Exercise requirements: What comes next in the passage below about law as an undemanding field of study and work? Continue it from its final sentence.

Exercise text:
All you need is some degree of literacy in your own native language (English) and nothing else, not even a degree nowadays considering solicitor apprenticeships are a big thing now. Anyone who is literate enough to read newspapers can already roughly understand a judgment, law, or a legal textbook. Latin jargons can be Googled in an instant. (If English is not your native language just use Duolingo for a year or two.)

All a lawyer ever does is reading tedious amount of paperwork, checking formatting and cross-references, copy-and-pasting document templates then changing the names of parties, doing some legal research to find things that are already there instead of creating something, and that's about it. Nothing that the average person cannot do. Nothing that AI cannot do faster and cheaper now or in the near future.

Law school is only about hard work, reading, memorising and applying arbitrary laws, statutes and case law which are just manmade rules and formalities which happen to be in a law book. There is not a purely logical reason why a parking penalty should be e.g. £100 instead of £94.5, £35 or £1000. Law school essays are usually bog-standard essays with the same structure as ChatGPT answers that anyone can write after a few Google searches. There is nothing in academic law that can be justified by pure logical reasoning, whereas mathematics, physics, and engineering (& most of STEM) are probably the truly intellectually stimulating subjects that requires any raw intellectual power.

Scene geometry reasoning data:
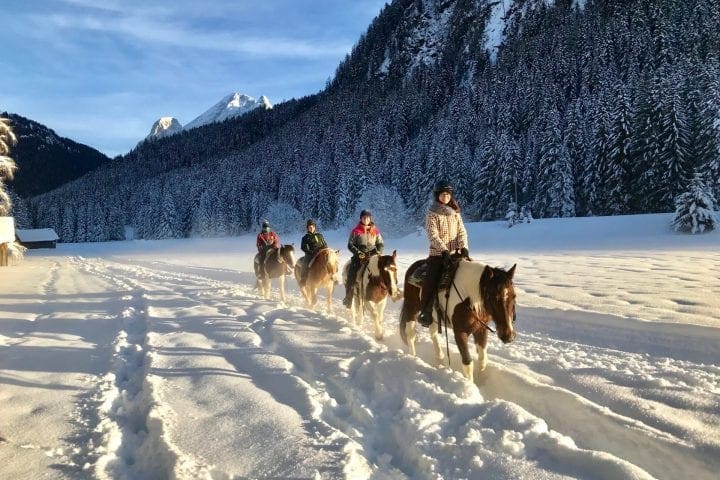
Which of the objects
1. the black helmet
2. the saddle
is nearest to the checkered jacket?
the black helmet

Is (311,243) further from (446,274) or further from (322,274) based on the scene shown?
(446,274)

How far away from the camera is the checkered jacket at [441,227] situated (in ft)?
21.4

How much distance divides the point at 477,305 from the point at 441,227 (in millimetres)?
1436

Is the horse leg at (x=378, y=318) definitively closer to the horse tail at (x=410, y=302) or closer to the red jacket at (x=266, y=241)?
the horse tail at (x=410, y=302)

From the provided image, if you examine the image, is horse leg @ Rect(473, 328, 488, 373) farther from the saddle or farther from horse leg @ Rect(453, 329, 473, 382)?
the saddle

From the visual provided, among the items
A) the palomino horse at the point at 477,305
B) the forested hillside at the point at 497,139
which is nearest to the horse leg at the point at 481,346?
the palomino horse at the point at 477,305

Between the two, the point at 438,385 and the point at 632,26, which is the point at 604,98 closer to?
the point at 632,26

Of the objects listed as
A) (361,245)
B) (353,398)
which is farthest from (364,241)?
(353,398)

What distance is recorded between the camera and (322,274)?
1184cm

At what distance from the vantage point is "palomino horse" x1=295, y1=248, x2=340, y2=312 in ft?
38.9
==
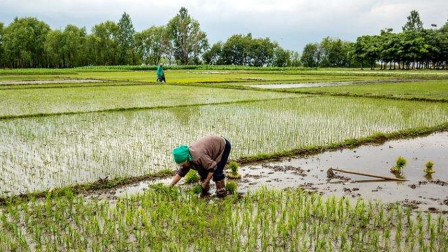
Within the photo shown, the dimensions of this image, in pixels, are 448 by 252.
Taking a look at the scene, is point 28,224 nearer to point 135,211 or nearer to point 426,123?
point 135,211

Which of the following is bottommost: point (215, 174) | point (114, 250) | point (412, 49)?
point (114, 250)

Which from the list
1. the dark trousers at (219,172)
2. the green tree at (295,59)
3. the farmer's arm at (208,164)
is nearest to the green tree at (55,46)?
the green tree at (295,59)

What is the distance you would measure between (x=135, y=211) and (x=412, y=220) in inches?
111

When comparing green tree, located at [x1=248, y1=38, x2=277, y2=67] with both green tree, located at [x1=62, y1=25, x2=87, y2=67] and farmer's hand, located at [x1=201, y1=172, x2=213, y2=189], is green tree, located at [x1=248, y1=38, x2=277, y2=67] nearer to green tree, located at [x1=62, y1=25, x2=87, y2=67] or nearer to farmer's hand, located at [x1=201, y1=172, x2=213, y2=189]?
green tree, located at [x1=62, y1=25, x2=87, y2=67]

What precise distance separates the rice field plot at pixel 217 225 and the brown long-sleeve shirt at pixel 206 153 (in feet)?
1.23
* * *
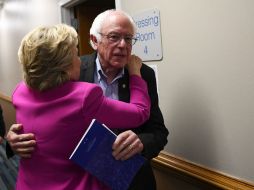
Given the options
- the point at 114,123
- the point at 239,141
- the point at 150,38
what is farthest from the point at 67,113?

Answer box:
I have worked in law firms and either (i) a lot of them or (ii) virtually all of the lawyers or partners are just dumb people who are not nearly smart enough for any STEM subjects, so they chose soft mickey mouse subjects such as English Literature, Religious Studies and Psychology etc for their A-Levels. If it takes talent to recognise another talent, then the "Talent Acquisition" specialists / recruiters are probably the last things you would entrust the task of talent-spotting with, probably CDDs in humanities A-Levels and some mickey mouse literature degree from Arse-end University. I also have evidence that a lawyer / solicitor / professional from a Magic Circle law firm in London who laughed at and made fun of an IP client's scientific documents as if genetic sequence is gibberish / typed by a pet animal who sat on a keyboard. This is honestly embarrassing for the whole legal sector / industry.

If law is truly intellectually challenging and stimulating then why is law the most boring job ever according to surveys and polls? Those who embellish their training contract / pupillage applications well enough to bag a place are probably also liars.

The billable hours model is a counterproductive system that rewards inefficiency. Law firm IT systems / databases are purposefully made as tedious and primitive as possible and require tedious manual entry in order to churn out more billable hours to invoice to the clients. The legal industry is literally dragging human progress down.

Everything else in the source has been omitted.